The bells go dingle, dangle…

I was on a mission: I wanted to buy little silver bauble earrings to replace the pair I had lost. Nothing fancy, just little spheres; about 10mm in diameter.

Very quickly I discovered my problem with trying to locate such a style in the souqs of Dubai. They don’t believe in minimalism over there. When you learn that many Indian brides travel to the famous gold souq in Dubai for their bridal jewellery, you understand that it is Bollywood style that rules. As much as I love it, the lost baubles were my go-to earrings when I couldn’t decide what to wear, or if I was in a hurry.

In the end, while meandering in Muttrah Souq in Oman, X and I stepped into a shop that was bedecked in glass lanterns, thousands of strings of beads and myriad earrings. I delicately lifted one pair from their hooks and held them up for X to inspect. “What do you think of these?” I whispered dubiously.

Boing! My eyes rounded. “I want those!” I said sotto voce to X, while attempting to look completely disinterested.

While I modelled them in front of a mirror, the owner handed another promising pair to X, who brought them over: little filigree bell-caps with dangling chains of varying lengths, each finished with a tiny bauble.

###

- **PROBLEMS AND TASKS**:
- A) Answer these questions from the earring post:
(i) What diameter were the earrings being sought?
(ii) In which souq did X and the narrator step into the shop?
(iii) What was each chain on the second pair finished with?
- B) Could you print the earring post, starting with "Very quickly I" and going on through "I whispered dubiously."?
The material after the earring post is separate from it.

- **MATERIAL PROVIDED**:
###

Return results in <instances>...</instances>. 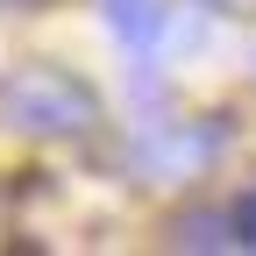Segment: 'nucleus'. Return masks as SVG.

###

- **EXPECTED OUTPUTS**:
- A)
(i) About 10mm.
(ii) Muttrah Souq in Oman.
(iii) A tiny bauble.

- B)
Very quickly I discovered my problem with trying to locate such a style in the souqs of Dubai. They don’t believe in minimalism over there. When you learn that many Indian brides travel to the famous gold souq in Dubai for their bridal jewellery, you understand that it is Bollywood style that rules. As much as I love it, the lost baubles were my go-to earrings when I couldn’t decide what to wear, or if I was in a hurry.

In the end, while meandering in Muttrah Souq in Oman, X and I stepped into a shop that was bedecked in glass lanterns, thousands of strings of beads and myriad earrings. I delicately lifted one pair from their hooks and held them up for X to inspect. “What do you think of these?” I whispered dubiously.